start

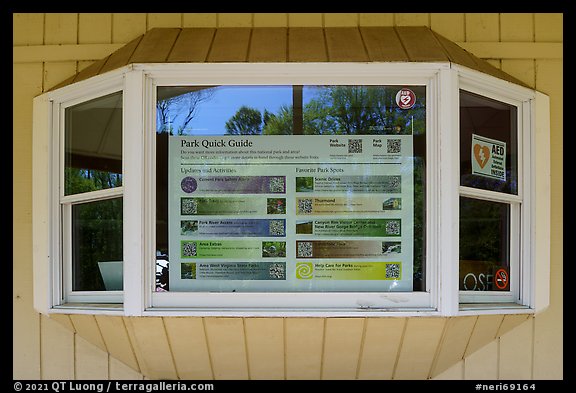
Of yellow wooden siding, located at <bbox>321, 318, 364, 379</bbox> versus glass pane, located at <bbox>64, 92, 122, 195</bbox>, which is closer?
yellow wooden siding, located at <bbox>321, 318, 364, 379</bbox>

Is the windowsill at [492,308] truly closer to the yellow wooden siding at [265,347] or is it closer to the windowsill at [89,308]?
the yellow wooden siding at [265,347]

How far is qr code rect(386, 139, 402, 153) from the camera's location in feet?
10.9

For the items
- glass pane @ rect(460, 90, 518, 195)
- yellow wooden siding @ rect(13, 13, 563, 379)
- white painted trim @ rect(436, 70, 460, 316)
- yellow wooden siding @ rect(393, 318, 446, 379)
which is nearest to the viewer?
white painted trim @ rect(436, 70, 460, 316)

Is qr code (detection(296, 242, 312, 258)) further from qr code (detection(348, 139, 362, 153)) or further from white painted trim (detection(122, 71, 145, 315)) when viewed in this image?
white painted trim (detection(122, 71, 145, 315))

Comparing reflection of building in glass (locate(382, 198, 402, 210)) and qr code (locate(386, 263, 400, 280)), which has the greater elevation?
reflection of building in glass (locate(382, 198, 402, 210))

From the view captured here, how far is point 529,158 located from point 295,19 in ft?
5.67

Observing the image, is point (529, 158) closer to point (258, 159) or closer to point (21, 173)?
point (258, 159)

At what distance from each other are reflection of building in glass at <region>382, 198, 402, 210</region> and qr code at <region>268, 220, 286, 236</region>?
1.96 ft

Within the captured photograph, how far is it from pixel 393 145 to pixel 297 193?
0.63 m

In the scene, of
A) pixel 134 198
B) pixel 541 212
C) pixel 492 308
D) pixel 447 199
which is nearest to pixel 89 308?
pixel 134 198

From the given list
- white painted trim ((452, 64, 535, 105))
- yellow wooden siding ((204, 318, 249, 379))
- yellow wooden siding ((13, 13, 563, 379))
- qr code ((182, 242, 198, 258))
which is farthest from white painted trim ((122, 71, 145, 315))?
white painted trim ((452, 64, 535, 105))

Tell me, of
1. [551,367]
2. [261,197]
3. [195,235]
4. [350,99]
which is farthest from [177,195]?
[551,367]

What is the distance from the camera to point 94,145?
357cm

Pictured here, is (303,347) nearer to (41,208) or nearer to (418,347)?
(418,347)
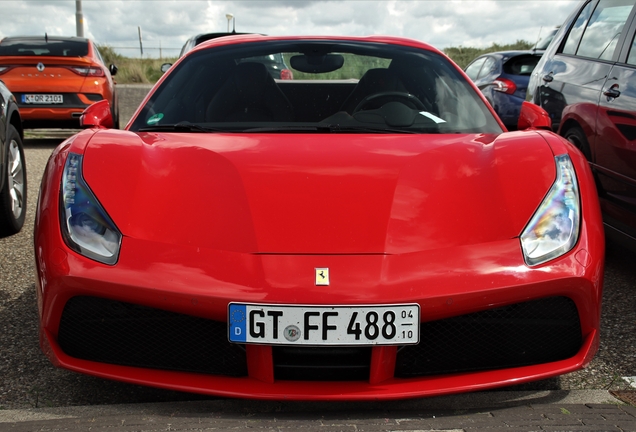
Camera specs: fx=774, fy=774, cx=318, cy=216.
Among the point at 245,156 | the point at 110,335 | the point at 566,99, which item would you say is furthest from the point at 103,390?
the point at 566,99

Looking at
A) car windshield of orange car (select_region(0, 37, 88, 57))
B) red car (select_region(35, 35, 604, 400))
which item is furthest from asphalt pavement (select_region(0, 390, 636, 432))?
car windshield of orange car (select_region(0, 37, 88, 57))

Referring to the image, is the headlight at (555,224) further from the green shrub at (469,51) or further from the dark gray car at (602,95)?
the green shrub at (469,51)

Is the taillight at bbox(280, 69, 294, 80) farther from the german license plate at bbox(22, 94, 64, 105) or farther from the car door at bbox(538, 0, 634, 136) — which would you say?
the german license plate at bbox(22, 94, 64, 105)

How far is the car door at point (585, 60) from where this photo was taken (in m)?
4.48

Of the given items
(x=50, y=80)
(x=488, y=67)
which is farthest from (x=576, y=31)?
(x=50, y=80)

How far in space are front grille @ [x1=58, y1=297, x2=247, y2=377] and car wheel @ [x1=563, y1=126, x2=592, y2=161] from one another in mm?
2763

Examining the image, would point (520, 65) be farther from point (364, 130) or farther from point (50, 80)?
point (364, 130)

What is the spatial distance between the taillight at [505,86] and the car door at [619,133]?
513 centimetres

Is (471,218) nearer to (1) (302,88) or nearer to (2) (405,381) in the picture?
(2) (405,381)

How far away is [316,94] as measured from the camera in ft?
12.4

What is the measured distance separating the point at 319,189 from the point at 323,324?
58 centimetres

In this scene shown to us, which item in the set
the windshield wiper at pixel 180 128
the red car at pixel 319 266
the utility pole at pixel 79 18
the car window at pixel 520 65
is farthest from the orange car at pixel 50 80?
the utility pole at pixel 79 18

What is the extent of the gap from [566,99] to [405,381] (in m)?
3.06

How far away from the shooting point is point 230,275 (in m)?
2.26
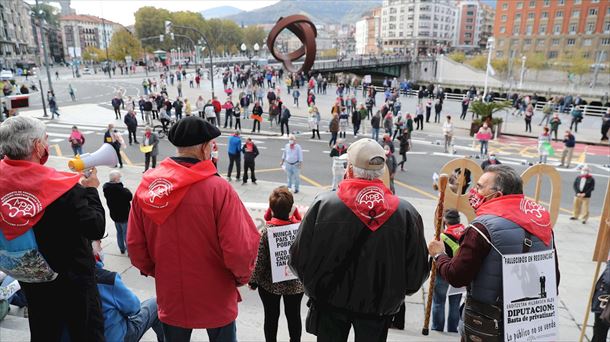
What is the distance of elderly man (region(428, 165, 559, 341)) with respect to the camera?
2541mm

end

◆ Directions for this task
Retype, character for character, the rows from the line containing "What is the distance of" through the end of the rows.

◆ Solution
What is the distance of elderly man (region(428, 165, 559, 341)) with respect to the camera?
2541mm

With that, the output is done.